Here at Ars, we’ve been talking about Intel’s eventual run on the desktop graphics market for a while. This week, Intel announced sales of Intel DG1 graphics cards to OEMs and system integrators for inclusion in pre-built systems. So far, two variants of the DG1 have been at least partially announced – a passively cooled Asus brand plate and an actively cooled version from an unannounced supplier.
If you hope to get a gray market DG1 and include it in your own system, you’re out of luck. Intel told LegitReviews that DG1 cards will only work on very specific systems, with customized UEFI (BIOS) that supports the card:
The Iris Xe discrete expansion card will be paired with 9th generation (Coffee Lake-S) and 10th generation (Comet Lake-S) and Intel (R) B460, H410, B365 and H310C- motherboards based and sold as part of pre-built systems. These motherboards require a special BIOS that supports Intel Iris Xe, so the cards will not be compatible with other systems.
While this is disappointing news for reviewers like yours, it’s probably nothing to be upset about if you’re an enthusiast looking for the next hot gaming GPU. If we assume that the leaked DG1 Fire Strike benchmarks for May 2020 are still accurate, it won’t come close to breaking any records yet.
Think of value, not vroom
With a 5,538 Fire Strike, the Intel DG1 dev card from that May leak is faster than the integrated graphics, but slower than the entry-level discrete GPUs from AMD (RX 560) and Nvidia (GTX 1050), and it’s not even close to being on par with GPUs for next-generation games. Of course, these leaked benchmarks were in a development version of DG1, and it’s possible that the newly released OEM version will be faster – but we don’t expect that to be the case.
The OEM version can even be Slower hardware than the dev version – the new OEM versions offer 80 execution units (EUs), while at least some versions of the dev cards boasted 96. Improvements in driver quality over the past eight months are more likely to have a positive impact on performance, but we doubt it will change the board’s definitive place on the market – the DG2 may be a completely different story, but the DG1 seems destined to drive relatively cheap desktops without a heavy focus on games.

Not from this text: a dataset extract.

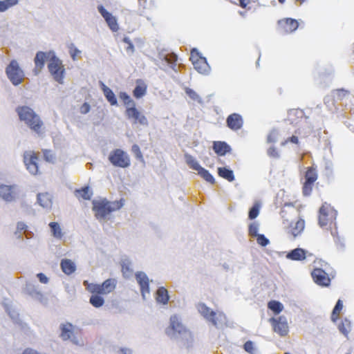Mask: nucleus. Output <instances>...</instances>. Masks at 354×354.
<instances>
[{"mask_svg": "<svg viewBox=\"0 0 354 354\" xmlns=\"http://www.w3.org/2000/svg\"><path fill=\"white\" fill-rule=\"evenodd\" d=\"M156 301L162 304H167L169 301V294L167 290L164 287H160L156 292Z\"/></svg>", "mask_w": 354, "mask_h": 354, "instance_id": "30", "label": "nucleus"}, {"mask_svg": "<svg viewBox=\"0 0 354 354\" xmlns=\"http://www.w3.org/2000/svg\"><path fill=\"white\" fill-rule=\"evenodd\" d=\"M124 199L110 202L105 198L93 200V211L97 219H104L111 212L120 209L124 205Z\"/></svg>", "mask_w": 354, "mask_h": 354, "instance_id": "3", "label": "nucleus"}, {"mask_svg": "<svg viewBox=\"0 0 354 354\" xmlns=\"http://www.w3.org/2000/svg\"><path fill=\"white\" fill-rule=\"evenodd\" d=\"M213 149L217 155L224 156L230 151L231 148L225 142L214 141L213 142Z\"/></svg>", "mask_w": 354, "mask_h": 354, "instance_id": "23", "label": "nucleus"}, {"mask_svg": "<svg viewBox=\"0 0 354 354\" xmlns=\"http://www.w3.org/2000/svg\"><path fill=\"white\" fill-rule=\"evenodd\" d=\"M199 313L207 319L210 321L214 325H217L216 313L212 310L205 304H200L198 307Z\"/></svg>", "mask_w": 354, "mask_h": 354, "instance_id": "20", "label": "nucleus"}, {"mask_svg": "<svg viewBox=\"0 0 354 354\" xmlns=\"http://www.w3.org/2000/svg\"><path fill=\"white\" fill-rule=\"evenodd\" d=\"M312 277L315 283L320 286L328 287L330 284L328 274L322 268H316L311 272Z\"/></svg>", "mask_w": 354, "mask_h": 354, "instance_id": "13", "label": "nucleus"}, {"mask_svg": "<svg viewBox=\"0 0 354 354\" xmlns=\"http://www.w3.org/2000/svg\"><path fill=\"white\" fill-rule=\"evenodd\" d=\"M288 142L298 144L299 143L298 137L296 136H292L291 137L287 138L283 142H282V145H285L288 144Z\"/></svg>", "mask_w": 354, "mask_h": 354, "instance_id": "53", "label": "nucleus"}, {"mask_svg": "<svg viewBox=\"0 0 354 354\" xmlns=\"http://www.w3.org/2000/svg\"><path fill=\"white\" fill-rule=\"evenodd\" d=\"M100 84L101 88L103 91V93L106 97V100H108V102L111 105H116L118 102L117 99L112 90L109 88L108 86H106L102 82H100Z\"/></svg>", "mask_w": 354, "mask_h": 354, "instance_id": "27", "label": "nucleus"}, {"mask_svg": "<svg viewBox=\"0 0 354 354\" xmlns=\"http://www.w3.org/2000/svg\"><path fill=\"white\" fill-rule=\"evenodd\" d=\"M239 6L243 8H245L250 3V0H239Z\"/></svg>", "mask_w": 354, "mask_h": 354, "instance_id": "58", "label": "nucleus"}, {"mask_svg": "<svg viewBox=\"0 0 354 354\" xmlns=\"http://www.w3.org/2000/svg\"><path fill=\"white\" fill-rule=\"evenodd\" d=\"M19 194V189L16 185H0V196L7 202L14 201Z\"/></svg>", "mask_w": 354, "mask_h": 354, "instance_id": "14", "label": "nucleus"}, {"mask_svg": "<svg viewBox=\"0 0 354 354\" xmlns=\"http://www.w3.org/2000/svg\"><path fill=\"white\" fill-rule=\"evenodd\" d=\"M317 178H306L303 185V194L305 196H309L313 190L315 181Z\"/></svg>", "mask_w": 354, "mask_h": 354, "instance_id": "34", "label": "nucleus"}, {"mask_svg": "<svg viewBox=\"0 0 354 354\" xmlns=\"http://www.w3.org/2000/svg\"><path fill=\"white\" fill-rule=\"evenodd\" d=\"M50 60V56L49 52L39 51L37 53L34 59L35 68L33 72L35 75H38L45 66L46 61Z\"/></svg>", "mask_w": 354, "mask_h": 354, "instance_id": "16", "label": "nucleus"}, {"mask_svg": "<svg viewBox=\"0 0 354 354\" xmlns=\"http://www.w3.org/2000/svg\"><path fill=\"white\" fill-rule=\"evenodd\" d=\"M317 172L316 169L313 167H309L306 172L305 177H316Z\"/></svg>", "mask_w": 354, "mask_h": 354, "instance_id": "55", "label": "nucleus"}, {"mask_svg": "<svg viewBox=\"0 0 354 354\" xmlns=\"http://www.w3.org/2000/svg\"><path fill=\"white\" fill-rule=\"evenodd\" d=\"M131 271L128 264L124 263L122 265V272L124 274H127Z\"/></svg>", "mask_w": 354, "mask_h": 354, "instance_id": "57", "label": "nucleus"}, {"mask_svg": "<svg viewBox=\"0 0 354 354\" xmlns=\"http://www.w3.org/2000/svg\"><path fill=\"white\" fill-rule=\"evenodd\" d=\"M299 27V23L292 18H284L277 21V29L283 34H289L295 31Z\"/></svg>", "mask_w": 354, "mask_h": 354, "instance_id": "11", "label": "nucleus"}, {"mask_svg": "<svg viewBox=\"0 0 354 354\" xmlns=\"http://www.w3.org/2000/svg\"><path fill=\"white\" fill-rule=\"evenodd\" d=\"M117 281L114 279H108L102 283H88L84 281L83 284L91 294L89 303L95 308H99L104 306V296L112 292L116 287Z\"/></svg>", "mask_w": 354, "mask_h": 354, "instance_id": "1", "label": "nucleus"}, {"mask_svg": "<svg viewBox=\"0 0 354 354\" xmlns=\"http://www.w3.org/2000/svg\"><path fill=\"white\" fill-rule=\"evenodd\" d=\"M23 354H39V353H38L36 351H35L32 348H28L24 351Z\"/></svg>", "mask_w": 354, "mask_h": 354, "instance_id": "59", "label": "nucleus"}, {"mask_svg": "<svg viewBox=\"0 0 354 354\" xmlns=\"http://www.w3.org/2000/svg\"><path fill=\"white\" fill-rule=\"evenodd\" d=\"M306 0H296L297 2H299V5H301Z\"/></svg>", "mask_w": 354, "mask_h": 354, "instance_id": "63", "label": "nucleus"}, {"mask_svg": "<svg viewBox=\"0 0 354 354\" xmlns=\"http://www.w3.org/2000/svg\"><path fill=\"white\" fill-rule=\"evenodd\" d=\"M60 337L63 340L69 339L73 335L74 328L71 323L63 324L60 326Z\"/></svg>", "mask_w": 354, "mask_h": 354, "instance_id": "25", "label": "nucleus"}, {"mask_svg": "<svg viewBox=\"0 0 354 354\" xmlns=\"http://www.w3.org/2000/svg\"><path fill=\"white\" fill-rule=\"evenodd\" d=\"M306 251L302 248H296L290 251L286 257L293 261H301L306 259Z\"/></svg>", "mask_w": 354, "mask_h": 354, "instance_id": "28", "label": "nucleus"}, {"mask_svg": "<svg viewBox=\"0 0 354 354\" xmlns=\"http://www.w3.org/2000/svg\"><path fill=\"white\" fill-rule=\"evenodd\" d=\"M75 195L78 199L90 200L92 192L88 186H85L75 191Z\"/></svg>", "mask_w": 354, "mask_h": 354, "instance_id": "31", "label": "nucleus"}, {"mask_svg": "<svg viewBox=\"0 0 354 354\" xmlns=\"http://www.w3.org/2000/svg\"><path fill=\"white\" fill-rule=\"evenodd\" d=\"M120 97L123 100L124 103L127 105H135V102L130 98V97L125 93H122L120 95Z\"/></svg>", "mask_w": 354, "mask_h": 354, "instance_id": "48", "label": "nucleus"}, {"mask_svg": "<svg viewBox=\"0 0 354 354\" xmlns=\"http://www.w3.org/2000/svg\"><path fill=\"white\" fill-rule=\"evenodd\" d=\"M60 266L62 272L67 275L73 273L76 269L75 263L71 259H62L60 263Z\"/></svg>", "mask_w": 354, "mask_h": 354, "instance_id": "26", "label": "nucleus"}, {"mask_svg": "<svg viewBox=\"0 0 354 354\" xmlns=\"http://www.w3.org/2000/svg\"><path fill=\"white\" fill-rule=\"evenodd\" d=\"M190 60L194 68L200 73H206L209 71V65L205 57H203L197 49L193 48L190 53Z\"/></svg>", "mask_w": 354, "mask_h": 354, "instance_id": "7", "label": "nucleus"}, {"mask_svg": "<svg viewBox=\"0 0 354 354\" xmlns=\"http://www.w3.org/2000/svg\"><path fill=\"white\" fill-rule=\"evenodd\" d=\"M37 200L39 204L44 207H47L51 204V201L47 194H39L37 195Z\"/></svg>", "mask_w": 354, "mask_h": 354, "instance_id": "39", "label": "nucleus"}, {"mask_svg": "<svg viewBox=\"0 0 354 354\" xmlns=\"http://www.w3.org/2000/svg\"><path fill=\"white\" fill-rule=\"evenodd\" d=\"M338 328L342 333L347 335L351 329V322L347 319H342L338 326Z\"/></svg>", "mask_w": 354, "mask_h": 354, "instance_id": "33", "label": "nucleus"}, {"mask_svg": "<svg viewBox=\"0 0 354 354\" xmlns=\"http://www.w3.org/2000/svg\"><path fill=\"white\" fill-rule=\"evenodd\" d=\"M37 160L38 156L34 151H28L24 152V162L27 169L32 175H36L38 173V165L37 162Z\"/></svg>", "mask_w": 354, "mask_h": 354, "instance_id": "12", "label": "nucleus"}, {"mask_svg": "<svg viewBox=\"0 0 354 354\" xmlns=\"http://www.w3.org/2000/svg\"><path fill=\"white\" fill-rule=\"evenodd\" d=\"M97 10L106 21L109 28L113 32L118 31L119 29V26L118 24L116 17L108 12L102 5L97 6Z\"/></svg>", "mask_w": 354, "mask_h": 354, "instance_id": "15", "label": "nucleus"}, {"mask_svg": "<svg viewBox=\"0 0 354 354\" xmlns=\"http://www.w3.org/2000/svg\"><path fill=\"white\" fill-rule=\"evenodd\" d=\"M185 158L188 166L191 169L198 171V174L201 177H212L209 174L208 171L202 167L193 156L189 154H185Z\"/></svg>", "mask_w": 354, "mask_h": 354, "instance_id": "18", "label": "nucleus"}, {"mask_svg": "<svg viewBox=\"0 0 354 354\" xmlns=\"http://www.w3.org/2000/svg\"><path fill=\"white\" fill-rule=\"evenodd\" d=\"M304 112L301 109H291L288 111V118L292 122H295V117L297 118H302Z\"/></svg>", "mask_w": 354, "mask_h": 354, "instance_id": "38", "label": "nucleus"}, {"mask_svg": "<svg viewBox=\"0 0 354 354\" xmlns=\"http://www.w3.org/2000/svg\"><path fill=\"white\" fill-rule=\"evenodd\" d=\"M136 278L140 287V292L144 297L145 293L149 292V278L146 274L141 272L136 274Z\"/></svg>", "mask_w": 354, "mask_h": 354, "instance_id": "21", "label": "nucleus"}, {"mask_svg": "<svg viewBox=\"0 0 354 354\" xmlns=\"http://www.w3.org/2000/svg\"><path fill=\"white\" fill-rule=\"evenodd\" d=\"M260 206L258 203H255L252 207L250 209L248 217L252 220L257 218L259 214Z\"/></svg>", "mask_w": 354, "mask_h": 354, "instance_id": "42", "label": "nucleus"}, {"mask_svg": "<svg viewBox=\"0 0 354 354\" xmlns=\"http://www.w3.org/2000/svg\"><path fill=\"white\" fill-rule=\"evenodd\" d=\"M125 115L129 120H132L133 124H148L147 118L136 107V104L127 107Z\"/></svg>", "mask_w": 354, "mask_h": 354, "instance_id": "10", "label": "nucleus"}, {"mask_svg": "<svg viewBox=\"0 0 354 354\" xmlns=\"http://www.w3.org/2000/svg\"><path fill=\"white\" fill-rule=\"evenodd\" d=\"M277 136H278V133L277 131H272L268 136V141L269 142H274L277 141Z\"/></svg>", "mask_w": 354, "mask_h": 354, "instance_id": "51", "label": "nucleus"}, {"mask_svg": "<svg viewBox=\"0 0 354 354\" xmlns=\"http://www.w3.org/2000/svg\"><path fill=\"white\" fill-rule=\"evenodd\" d=\"M337 92H338L339 93H344V94H345V93H346V91H344V89H339V90H337Z\"/></svg>", "mask_w": 354, "mask_h": 354, "instance_id": "62", "label": "nucleus"}, {"mask_svg": "<svg viewBox=\"0 0 354 354\" xmlns=\"http://www.w3.org/2000/svg\"><path fill=\"white\" fill-rule=\"evenodd\" d=\"M80 113L82 114H86L89 112L90 111V105L87 102H84L81 106H80Z\"/></svg>", "mask_w": 354, "mask_h": 354, "instance_id": "54", "label": "nucleus"}, {"mask_svg": "<svg viewBox=\"0 0 354 354\" xmlns=\"http://www.w3.org/2000/svg\"><path fill=\"white\" fill-rule=\"evenodd\" d=\"M51 232L54 237L61 239L62 236V229L59 225L56 222H51L49 223Z\"/></svg>", "mask_w": 354, "mask_h": 354, "instance_id": "36", "label": "nucleus"}, {"mask_svg": "<svg viewBox=\"0 0 354 354\" xmlns=\"http://www.w3.org/2000/svg\"><path fill=\"white\" fill-rule=\"evenodd\" d=\"M305 227V221L303 218L298 219L295 223H292L287 229V234L295 239L300 235Z\"/></svg>", "mask_w": 354, "mask_h": 354, "instance_id": "19", "label": "nucleus"}, {"mask_svg": "<svg viewBox=\"0 0 354 354\" xmlns=\"http://www.w3.org/2000/svg\"><path fill=\"white\" fill-rule=\"evenodd\" d=\"M44 158L46 162L53 163L55 160V156L53 151L49 149L42 150Z\"/></svg>", "mask_w": 354, "mask_h": 354, "instance_id": "40", "label": "nucleus"}, {"mask_svg": "<svg viewBox=\"0 0 354 354\" xmlns=\"http://www.w3.org/2000/svg\"><path fill=\"white\" fill-rule=\"evenodd\" d=\"M30 129L33 130L37 133H40L41 132L43 122L40 119L39 116L36 113L34 117H32L31 119L26 123Z\"/></svg>", "mask_w": 354, "mask_h": 354, "instance_id": "24", "label": "nucleus"}, {"mask_svg": "<svg viewBox=\"0 0 354 354\" xmlns=\"http://www.w3.org/2000/svg\"><path fill=\"white\" fill-rule=\"evenodd\" d=\"M108 158L109 162L116 167L127 168L131 165L129 156L120 149L111 151Z\"/></svg>", "mask_w": 354, "mask_h": 354, "instance_id": "5", "label": "nucleus"}, {"mask_svg": "<svg viewBox=\"0 0 354 354\" xmlns=\"http://www.w3.org/2000/svg\"><path fill=\"white\" fill-rule=\"evenodd\" d=\"M147 88V86L143 81L137 80L136 86L133 91V96L137 99L143 97L146 94Z\"/></svg>", "mask_w": 354, "mask_h": 354, "instance_id": "29", "label": "nucleus"}, {"mask_svg": "<svg viewBox=\"0 0 354 354\" xmlns=\"http://www.w3.org/2000/svg\"><path fill=\"white\" fill-rule=\"evenodd\" d=\"M37 277L39 279L40 282L42 283H47L48 282V277L43 273L37 274Z\"/></svg>", "mask_w": 354, "mask_h": 354, "instance_id": "56", "label": "nucleus"}, {"mask_svg": "<svg viewBox=\"0 0 354 354\" xmlns=\"http://www.w3.org/2000/svg\"><path fill=\"white\" fill-rule=\"evenodd\" d=\"M227 127L234 131L240 130L243 126V117L236 113L229 115L226 119Z\"/></svg>", "mask_w": 354, "mask_h": 354, "instance_id": "17", "label": "nucleus"}, {"mask_svg": "<svg viewBox=\"0 0 354 354\" xmlns=\"http://www.w3.org/2000/svg\"><path fill=\"white\" fill-rule=\"evenodd\" d=\"M258 230H259V225L256 223H252L249 225L248 232H249V234L251 236L255 237L257 235H259V234H258Z\"/></svg>", "mask_w": 354, "mask_h": 354, "instance_id": "44", "label": "nucleus"}, {"mask_svg": "<svg viewBox=\"0 0 354 354\" xmlns=\"http://www.w3.org/2000/svg\"><path fill=\"white\" fill-rule=\"evenodd\" d=\"M16 111L19 115L20 120L27 123L32 117L35 116L36 113L29 106H22L17 108Z\"/></svg>", "mask_w": 354, "mask_h": 354, "instance_id": "22", "label": "nucleus"}, {"mask_svg": "<svg viewBox=\"0 0 354 354\" xmlns=\"http://www.w3.org/2000/svg\"><path fill=\"white\" fill-rule=\"evenodd\" d=\"M205 179L210 185H214L215 183V178H205Z\"/></svg>", "mask_w": 354, "mask_h": 354, "instance_id": "61", "label": "nucleus"}, {"mask_svg": "<svg viewBox=\"0 0 354 354\" xmlns=\"http://www.w3.org/2000/svg\"><path fill=\"white\" fill-rule=\"evenodd\" d=\"M337 212L334 207L327 203H323L319 210V226L324 230H330L333 236L337 233Z\"/></svg>", "mask_w": 354, "mask_h": 354, "instance_id": "2", "label": "nucleus"}, {"mask_svg": "<svg viewBox=\"0 0 354 354\" xmlns=\"http://www.w3.org/2000/svg\"><path fill=\"white\" fill-rule=\"evenodd\" d=\"M342 308H343L342 301V300L338 299V301H337V303L333 310L332 314H331V320L333 322H335L338 319Z\"/></svg>", "mask_w": 354, "mask_h": 354, "instance_id": "32", "label": "nucleus"}, {"mask_svg": "<svg viewBox=\"0 0 354 354\" xmlns=\"http://www.w3.org/2000/svg\"><path fill=\"white\" fill-rule=\"evenodd\" d=\"M69 53L70 55L73 60H75L77 59V57H78L81 51L79 50L73 44H71L69 47Z\"/></svg>", "mask_w": 354, "mask_h": 354, "instance_id": "46", "label": "nucleus"}, {"mask_svg": "<svg viewBox=\"0 0 354 354\" xmlns=\"http://www.w3.org/2000/svg\"><path fill=\"white\" fill-rule=\"evenodd\" d=\"M256 237L258 244L261 246H266L269 243V240L263 234H259Z\"/></svg>", "mask_w": 354, "mask_h": 354, "instance_id": "47", "label": "nucleus"}, {"mask_svg": "<svg viewBox=\"0 0 354 354\" xmlns=\"http://www.w3.org/2000/svg\"><path fill=\"white\" fill-rule=\"evenodd\" d=\"M19 0H4L0 1V12H5L10 8L17 5Z\"/></svg>", "mask_w": 354, "mask_h": 354, "instance_id": "37", "label": "nucleus"}, {"mask_svg": "<svg viewBox=\"0 0 354 354\" xmlns=\"http://www.w3.org/2000/svg\"><path fill=\"white\" fill-rule=\"evenodd\" d=\"M269 322L272 326L273 330L280 336H286L288 335L289 326L285 317H272L269 319Z\"/></svg>", "mask_w": 354, "mask_h": 354, "instance_id": "9", "label": "nucleus"}, {"mask_svg": "<svg viewBox=\"0 0 354 354\" xmlns=\"http://www.w3.org/2000/svg\"><path fill=\"white\" fill-rule=\"evenodd\" d=\"M268 153L270 157L272 158H278L279 156L278 150L274 147H270L268 150Z\"/></svg>", "mask_w": 354, "mask_h": 354, "instance_id": "52", "label": "nucleus"}, {"mask_svg": "<svg viewBox=\"0 0 354 354\" xmlns=\"http://www.w3.org/2000/svg\"><path fill=\"white\" fill-rule=\"evenodd\" d=\"M268 307L269 309H270L272 311H273L275 314L280 313L283 309V306L282 304H281L278 301L272 300L268 302Z\"/></svg>", "mask_w": 354, "mask_h": 354, "instance_id": "35", "label": "nucleus"}, {"mask_svg": "<svg viewBox=\"0 0 354 354\" xmlns=\"http://www.w3.org/2000/svg\"><path fill=\"white\" fill-rule=\"evenodd\" d=\"M218 174L220 177H234L233 171L225 167H219Z\"/></svg>", "mask_w": 354, "mask_h": 354, "instance_id": "43", "label": "nucleus"}, {"mask_svg": "<svg viewBox=\"0 0 354 354\" xmlns=\"http://www.w3.org/2000/svg\"><path fill=\"white\" fill-rule=\"evenodd\" d=\"M118 354H130V351L125 348H120Z\"/></svg>", "mask_w": 354, "mask_h": 354, "instance_id": "60", "label": "nucleus"}, {"mask_svg": "<svg viewBox=\"0 0 354 354\" xmlns=\"http://www.w3.org/2000/svg\"><path fill=\"white\" fill-rule=\"evenodd\" d=\"M131 151L134 154L136 158L141 162H144V157L140 150V147L134 144L131 147Z\"/></svg>", "mask_w": 354, "mask_h": 354, "instance_id": "41", "label": "nucleus"}, {"mask_svg": "<svg viewBox=\"0 0 354 354\" xmlns=\"http://www.w3.org/2000/svg\"><path fill=\"white\" fill-rule=\"evenodd\" d=\"M8 79L14 85L21 84L24 79V72L16 60H12L6 69Z\"/></svg>", "mask_w": 354, "mask_h": 354, "instance_id": "6", "label": "nucleus"}, {"mask_svg": "<svg viewBox=\"0 0 354 354\" xmlns=\"http://www.w3.org/2000/svg\"><path fill=\"white\" fill-rule=\"evenodd\" d=\"M185 93L192 100L198 102L201 101L198 95L193 89L186 88Z\"/></svg>", "mask_w": 354, "mask_h": 354, "instance_id": "45", "label": "nucleus"}, {"mask_svg": "<svg viewBox=\"0 0 354 354\" xmlns=\"http://www.w3.org/2000/svg\"><path fill=\"white\" fill-rule=\"evenodd\" d=\"M123 42L127 44V46L126 47V50L127 52L133 53L134 51V46L131 41L130 39L127 37H125L122 39Z\"/></svg>", "mask_w": 354, "mask_h": 354, "instance_id": "49", "label": "nucleus"}, {"mask_svg": "<svg viewBox=\"0 0 354 354\" xmlns=\"http://www.w3.org/2000/svg\"><path fill=\"white\" fill-rule=\"evenodd\" d=\"M244 349L245 351H247L248 353H250V354H254V344H253V342H251V341H247L245 344H244Z\"/></svg>", "mask_w": 354, "mask_h": 354, "instance_id": "50", "label": "nucleus"}, {"mask_svg": "<svg viewBox=\"0 0 354 354\" xmlns=\"http://www.w3.org/2000/svg\"><path fill=\"white\" fill-rule=\"evenodd\" d=\"M50 60L48 64V69L53 79L59 84H63L65 75V68L62 62L53 51H49Z\"/></svg>", "mask_w": 354, "mask_h": 354, "instance_id": "4", "label": "nucleus"}, {"mask_svg": "<svg viewBox=\"0 0 354 354\" xmlns=\"http://www.w3.org/2000/svg\"><path fill=\"white\" fill-rule=\"evenodd\" d=\"M280 3H283L286 0H278Z\"/></svg>", "mask_w": 354, "mask_h": 354, "instance_id": "64", "label": "nucleus"}, {"mask_svg": "<svg viewBox=\"0 0 354 354\" xmlns=\"http://www.w3.org/2000/svg\"><path fill=\"white\" fill-rule=\"evenodd\" d=\"M171 330L174 334L185 335L191 337L190 332L181 323L179 317L174 315L170 317V325L166 330L168 335H171Z\"/></svg>", "mask_w": 354, "mask_h": 354, "instance_id": "8", "label": "nucleus"}]
</instances>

On the other hand, if Intel (and its partners) can actually produce DG1 in significant volume and on time, it could end up being a resounding success with OEMs, despite mediocre performance – Nvidia’s GTX 1050 and AMD’s RX 560 are faster if you really have it, but are hard to find. The GTX 1050 should be a $ 110 card – but we couldn’t find a new GTX 1050 today on Amazon for less than $ 300 or on Newegg for less than $ 180.
Both released versions of the DG1 card feature 4GB LPDDR4X, support PCIe 4 (although no Intel CPU supports it yet) and offer HDMI, DisplayPort and dual-link DVI-D outputs with support for up to three simultaneous 4K monitors.
We expect to see DG1 cards appear on the OEM value-oriented desktop line in late 2021.